Infrastructure at your Service

David Barbarin

Load Balancing with Docker Swarm mode and SQL Server containers

Docker swarm mode provides an easy way to publish ports for services. Indeed, in this mode all nodes participate in an ingress routing mesh and accept connections to any service port published. Thus, all incoming requests are routed to available nodes hosting a service.

That’s a pretty cool feature but it has some drawbacks. Let’s say that a node goes wrong … In this case the application must retry connecting to the next available node and it will likely imply changing the application connection string or using a DNS redirection. A load balancer outside of the Swarm provides a better way to connect to the containers without having to worry about the cluster nodes from an application perspective. Thanks to the ingress routing all of the published services are available through any of the swarm nodes and the load balancer can be set to use the swarm private IP addresses without a concern of which node is hosting what service.

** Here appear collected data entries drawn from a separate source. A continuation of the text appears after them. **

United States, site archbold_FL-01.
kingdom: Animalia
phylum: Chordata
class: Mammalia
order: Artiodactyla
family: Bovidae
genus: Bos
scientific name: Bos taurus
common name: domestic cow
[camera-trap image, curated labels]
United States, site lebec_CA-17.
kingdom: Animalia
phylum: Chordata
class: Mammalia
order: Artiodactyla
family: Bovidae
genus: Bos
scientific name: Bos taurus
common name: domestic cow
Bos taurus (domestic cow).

After taking a look at the existing open source projects / solutions in the market, I quickly reduced the scope of my search to only 2 ones: nginx and HAProxy. Each product has pros and cons but I choose HAProxy that fit well with my tests. In fact, I used more specifically the dockercloud-haproxy because it includes an HAProxy docker image that runs with Docker Swarm mode including docker-compose. I’m not sure this project is dead or alive referring to the dockerhub page that states the following: Unfortunately, this project is currently put into maintenance mode. Please do not send any PR for new features. We will still fix bugs if there is any. It exists some other alternatives as proxy.dockerflow but once again the dockercloud-haproxy project remained relevant for what I wanted to test.

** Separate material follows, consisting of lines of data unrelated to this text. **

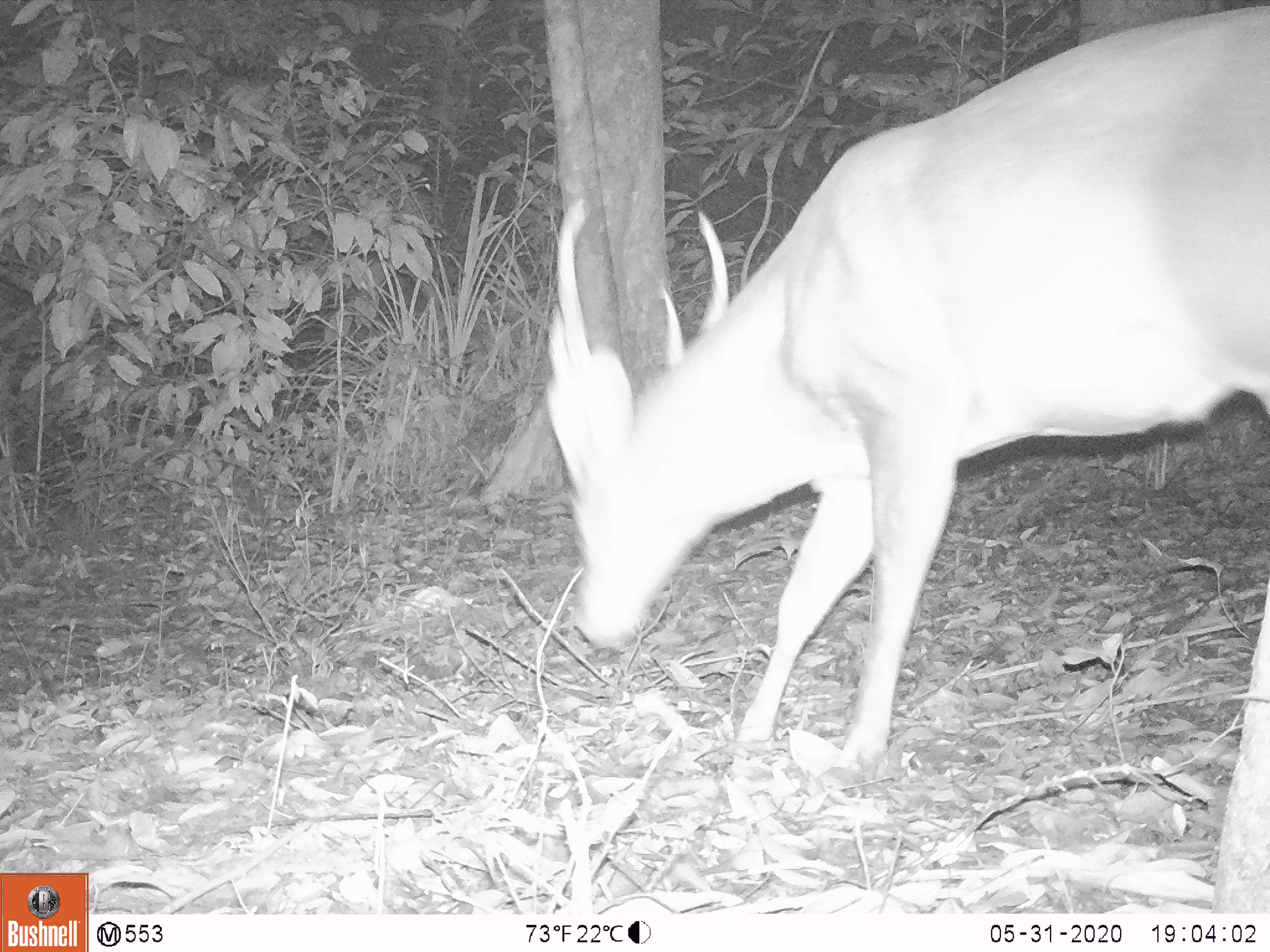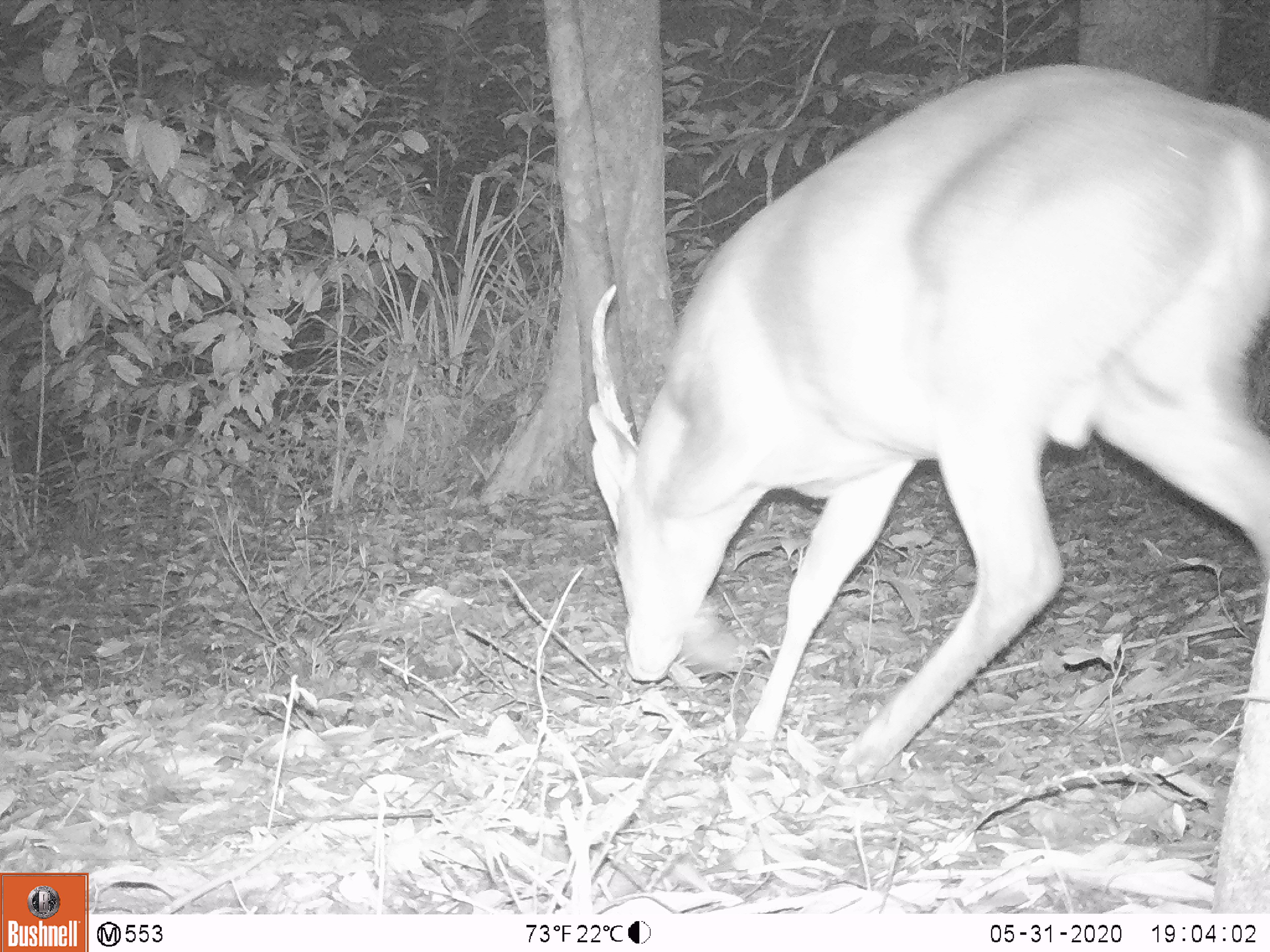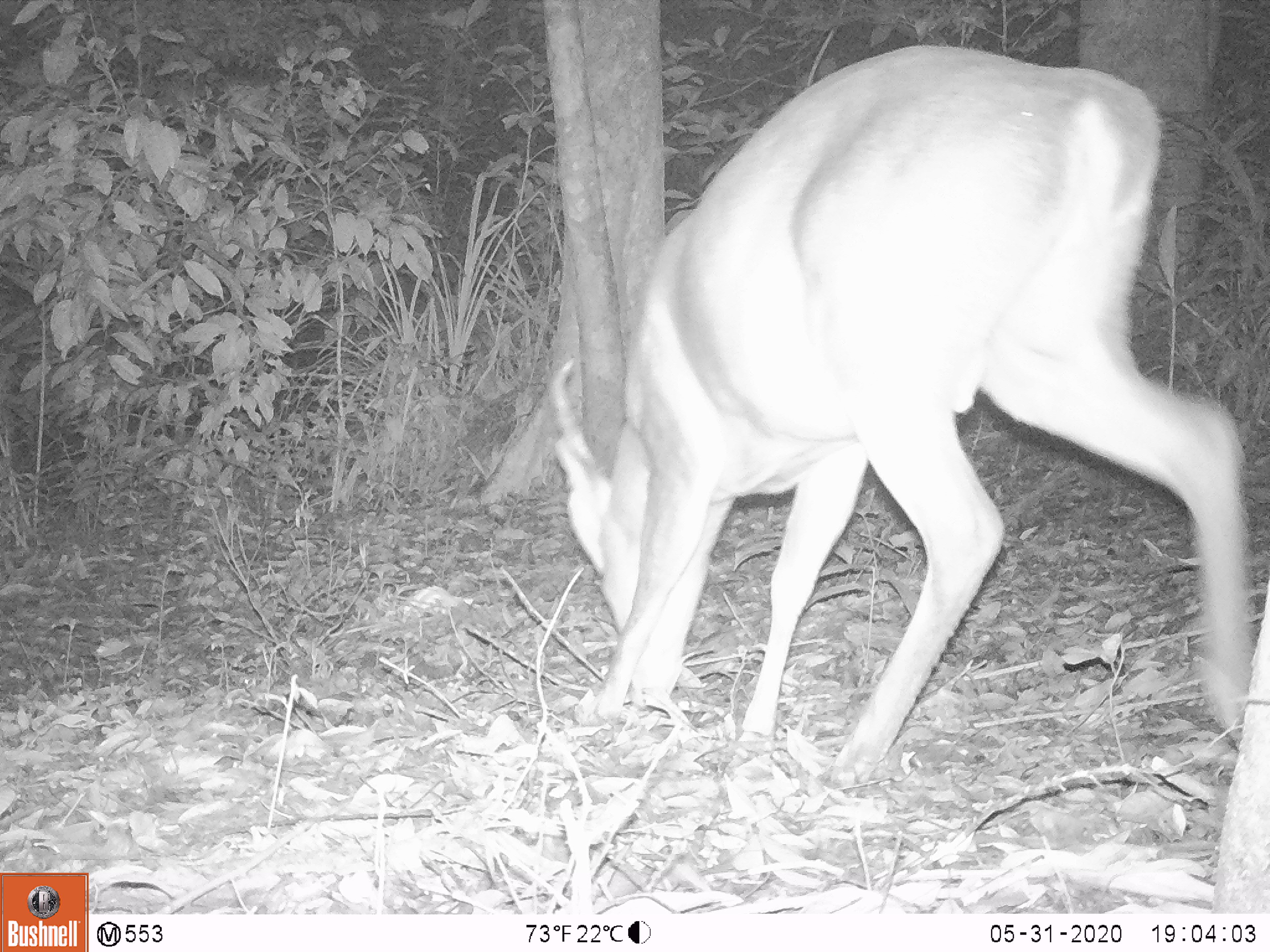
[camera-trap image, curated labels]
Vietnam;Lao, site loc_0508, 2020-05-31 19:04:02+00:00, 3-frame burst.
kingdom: Animalia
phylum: Chordata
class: Mammalia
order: Artiodactyla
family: Cervidae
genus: Muntiacus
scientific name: Muntiacus vuquangensis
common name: large-antlered muntjac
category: large antlered muntjac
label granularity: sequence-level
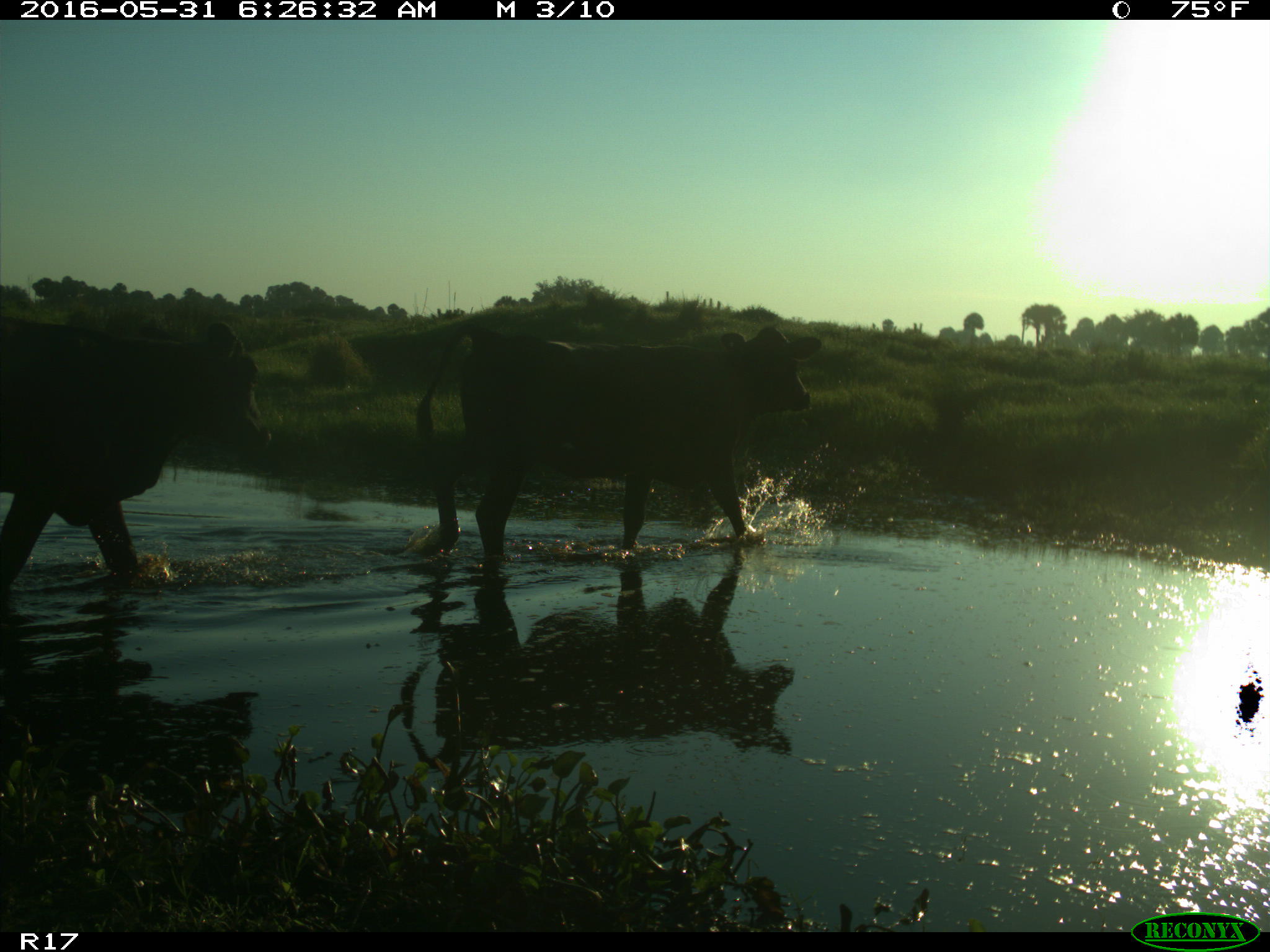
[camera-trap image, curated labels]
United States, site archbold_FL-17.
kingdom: Animalia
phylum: Chordata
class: Mammalia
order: Artiodactyla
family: Bovidae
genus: Bos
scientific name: Bos taurus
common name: domestic cow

Here my docker-compose file:

version: '3.1'
services:
  db: 
    build: .
    image: 127.0.0.1:5000/dbi_linux_sql2017:CU4
    ports: 
      - "1433:1433"
    volumes:
      - /u00/db2:/u00
      - /u01/db2:/u01
      - /u02/db2:/u02
      - /u03/db2:/u03
      - /u98/db2:/u98
    environment:
      - MSSQL_SA_PASSWORD_FILE=/run/secrets/mssql_sa_password
      - ACCEPT_EULA=Y
      - MSSQL_PID=Developer
      - MSSQL_USER=dbi
      - MSSQL_USER_PASSWORD_FILE=/run/secrets/mssql_user_password
      - TZ=Europe/Berlin
      - SERVICE_PORTS=1433
    networks:
      - back-tier
    deploy:
      replicas: 1
      placement:
        constraints: [node.role != manager]
      resources:
        limits:
          cpus: '1'
          memory: 3584M
        reservations:
          cpus: '1'
          memory: 3072M
    secrets:
      - source: mssql_sa_password
        target: mssql_sa_password
      - source: mssql_user_password
        target: mssql_user_password

  proxy:
      image: dockercloud/haproxy
      depends_on:
        - db
      environment:
        - BALANCE=leastconn
        - ADDITIONAL_SERVICES=project_dir:db
        - MODE=tcp
      volumes:
        - /var/run/docker.sock:/var/run/docker.sock
      ports:
        - 80:80
        - 1936:1936
      networks:
        - back-tier
      deploy:
        placement:
          constraints: [node.role == manager]

networks:
  back-tier:
    external:
      name: backend-server
  front-tier:
    external:
      name: frontend-server

secrets: # top level secrets block
  mssql_sa_password:
    external: true
  mssql_user_password:
    external: true

 

It includes 2 services:

  • db (my SQL Server container)
  • proxy (my HAProxy server)

I used some Swarm Mode specific environment variables:

  • SERVICE_PORTS=1433 – to expose the port of my db service (mssql default port)
  • BALANCE=leastconn – because it is recommended with long sessions as LDAP, SQL, TSE etc…
  • ADDITIONAL_SERVICES=project_dir:db – to identify the db service from the proxy service
  • MODE=tcp – mode of load balancing for HAProxy (TCP in my case)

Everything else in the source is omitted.